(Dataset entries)
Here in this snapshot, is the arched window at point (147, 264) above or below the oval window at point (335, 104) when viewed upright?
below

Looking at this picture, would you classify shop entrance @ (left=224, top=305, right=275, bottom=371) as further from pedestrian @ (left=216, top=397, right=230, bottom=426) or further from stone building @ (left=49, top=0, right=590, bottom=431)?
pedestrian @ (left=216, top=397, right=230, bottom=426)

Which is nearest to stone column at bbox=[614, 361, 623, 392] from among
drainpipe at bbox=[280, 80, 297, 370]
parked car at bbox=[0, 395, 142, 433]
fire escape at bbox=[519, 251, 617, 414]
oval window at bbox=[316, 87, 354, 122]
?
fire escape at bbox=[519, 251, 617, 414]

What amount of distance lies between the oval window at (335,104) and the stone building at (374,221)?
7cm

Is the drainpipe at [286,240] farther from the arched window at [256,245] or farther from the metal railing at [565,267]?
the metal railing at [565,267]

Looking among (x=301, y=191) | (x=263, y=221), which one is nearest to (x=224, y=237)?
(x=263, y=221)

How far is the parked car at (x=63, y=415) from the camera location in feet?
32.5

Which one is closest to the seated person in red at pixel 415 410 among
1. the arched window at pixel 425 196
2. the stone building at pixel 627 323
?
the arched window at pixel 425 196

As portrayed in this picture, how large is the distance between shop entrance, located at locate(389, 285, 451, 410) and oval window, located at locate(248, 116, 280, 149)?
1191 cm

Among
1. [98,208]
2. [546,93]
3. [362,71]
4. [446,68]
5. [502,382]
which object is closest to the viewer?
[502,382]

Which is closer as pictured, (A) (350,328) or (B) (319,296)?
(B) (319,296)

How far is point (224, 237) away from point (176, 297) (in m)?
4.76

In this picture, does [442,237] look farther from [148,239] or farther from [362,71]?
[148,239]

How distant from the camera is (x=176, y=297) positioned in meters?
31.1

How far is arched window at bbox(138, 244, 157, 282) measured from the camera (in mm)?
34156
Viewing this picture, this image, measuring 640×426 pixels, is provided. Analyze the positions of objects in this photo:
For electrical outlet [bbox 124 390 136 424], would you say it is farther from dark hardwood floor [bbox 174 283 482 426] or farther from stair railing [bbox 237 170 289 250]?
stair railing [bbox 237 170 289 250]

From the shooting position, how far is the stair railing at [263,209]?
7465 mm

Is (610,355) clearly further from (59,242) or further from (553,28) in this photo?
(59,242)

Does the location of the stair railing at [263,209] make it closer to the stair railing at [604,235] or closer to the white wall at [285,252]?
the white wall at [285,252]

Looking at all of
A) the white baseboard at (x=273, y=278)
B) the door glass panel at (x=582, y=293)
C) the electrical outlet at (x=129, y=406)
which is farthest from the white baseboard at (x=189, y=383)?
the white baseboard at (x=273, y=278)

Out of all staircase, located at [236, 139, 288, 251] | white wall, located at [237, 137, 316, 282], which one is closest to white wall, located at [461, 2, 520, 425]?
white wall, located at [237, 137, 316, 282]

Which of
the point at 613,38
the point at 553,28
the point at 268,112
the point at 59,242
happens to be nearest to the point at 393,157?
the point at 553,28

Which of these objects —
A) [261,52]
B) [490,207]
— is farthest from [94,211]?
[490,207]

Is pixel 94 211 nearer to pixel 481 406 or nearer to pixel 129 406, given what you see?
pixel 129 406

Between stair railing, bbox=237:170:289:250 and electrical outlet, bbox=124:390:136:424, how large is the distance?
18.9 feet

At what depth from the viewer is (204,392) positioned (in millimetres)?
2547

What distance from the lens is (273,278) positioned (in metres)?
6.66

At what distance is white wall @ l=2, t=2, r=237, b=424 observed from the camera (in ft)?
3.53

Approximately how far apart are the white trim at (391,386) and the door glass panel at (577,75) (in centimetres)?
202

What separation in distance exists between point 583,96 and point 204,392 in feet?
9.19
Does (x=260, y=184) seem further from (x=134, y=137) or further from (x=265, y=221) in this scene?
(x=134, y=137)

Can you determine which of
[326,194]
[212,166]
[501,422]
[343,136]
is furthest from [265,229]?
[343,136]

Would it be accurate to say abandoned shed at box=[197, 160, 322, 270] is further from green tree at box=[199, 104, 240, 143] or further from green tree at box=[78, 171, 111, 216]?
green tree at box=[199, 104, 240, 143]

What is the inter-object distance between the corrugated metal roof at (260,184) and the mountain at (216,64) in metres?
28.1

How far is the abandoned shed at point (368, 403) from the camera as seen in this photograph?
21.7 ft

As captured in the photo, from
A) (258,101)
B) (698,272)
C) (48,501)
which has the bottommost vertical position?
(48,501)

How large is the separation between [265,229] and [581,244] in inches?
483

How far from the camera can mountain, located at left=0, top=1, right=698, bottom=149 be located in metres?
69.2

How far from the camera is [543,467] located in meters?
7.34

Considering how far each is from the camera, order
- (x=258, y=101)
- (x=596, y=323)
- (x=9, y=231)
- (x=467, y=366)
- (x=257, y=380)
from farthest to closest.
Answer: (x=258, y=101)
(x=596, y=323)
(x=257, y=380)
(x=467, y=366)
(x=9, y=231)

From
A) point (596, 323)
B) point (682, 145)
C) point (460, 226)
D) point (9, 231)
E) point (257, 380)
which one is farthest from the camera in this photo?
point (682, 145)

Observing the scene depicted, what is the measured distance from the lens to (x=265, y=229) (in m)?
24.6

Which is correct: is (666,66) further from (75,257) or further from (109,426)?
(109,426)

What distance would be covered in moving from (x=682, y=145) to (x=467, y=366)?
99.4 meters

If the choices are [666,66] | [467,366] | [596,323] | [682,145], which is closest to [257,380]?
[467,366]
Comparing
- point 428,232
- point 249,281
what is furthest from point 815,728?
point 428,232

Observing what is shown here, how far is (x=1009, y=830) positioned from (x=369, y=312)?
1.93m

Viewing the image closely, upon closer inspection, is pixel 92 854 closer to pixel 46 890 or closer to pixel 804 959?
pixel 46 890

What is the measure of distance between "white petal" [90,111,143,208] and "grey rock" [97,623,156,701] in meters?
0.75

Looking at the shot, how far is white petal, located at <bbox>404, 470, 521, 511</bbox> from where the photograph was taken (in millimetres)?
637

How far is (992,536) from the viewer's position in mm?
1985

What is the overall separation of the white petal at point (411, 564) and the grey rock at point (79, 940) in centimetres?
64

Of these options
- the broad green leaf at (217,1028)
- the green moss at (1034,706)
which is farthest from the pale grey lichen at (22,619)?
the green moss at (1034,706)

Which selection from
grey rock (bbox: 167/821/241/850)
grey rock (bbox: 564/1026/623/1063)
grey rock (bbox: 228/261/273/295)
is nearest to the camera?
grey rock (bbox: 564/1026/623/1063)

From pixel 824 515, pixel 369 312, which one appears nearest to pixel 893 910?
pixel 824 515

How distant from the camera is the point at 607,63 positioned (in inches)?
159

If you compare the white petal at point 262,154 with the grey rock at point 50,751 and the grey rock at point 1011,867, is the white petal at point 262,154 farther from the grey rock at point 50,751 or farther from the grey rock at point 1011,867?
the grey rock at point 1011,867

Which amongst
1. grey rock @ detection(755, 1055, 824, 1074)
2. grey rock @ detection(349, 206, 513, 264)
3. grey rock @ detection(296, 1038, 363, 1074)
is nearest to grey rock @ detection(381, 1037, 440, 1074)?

■ **What is being asked**
Your task is to write out the lines from the one with "Of these options" through the end of the records, exactly and with nothing added.

■ **Output for this exercise**
Of these options
- the broad green leaf at (217,1028)
- the green moss at (1034,706)
which is farthest from the pale grey lichen at (22,619)?
the green moss at (1034,706)

Which selection from
grey rock (bbox: 167/821/241/850)
grey rock (bbox: 564/1026/623/1063)
grey rock (bbox: 228/261/273/295)
is nearest to the camera?
grey rock (bbox: 564/1026/623/1063)

From pixel 824 515, pixel 369 312, which one appears nearest to pixel 893 910?
pixel 824 515

How distant from the camera is the point at 607,63 positioned (in inches)?
159

If you compare the white petal at point 262,154 with the grey rock at point 50,751 and the grey rock at point 1011,867, is the white petal at point 262,154 farther from the grey rock at point 50,751 or farther from the grey rock at point 1011,867?
the grey rock at point 1011,867

Which amongst
1. grey rock @ detection(755, 1055, 824, 1074)
2. grey rock @ detection(349, 206, 513, 264)
3. grey rock @ detection(296, 1038, 363, 1074)
is nearest to grey rock @ detection(381, 1037, 440, 1074)?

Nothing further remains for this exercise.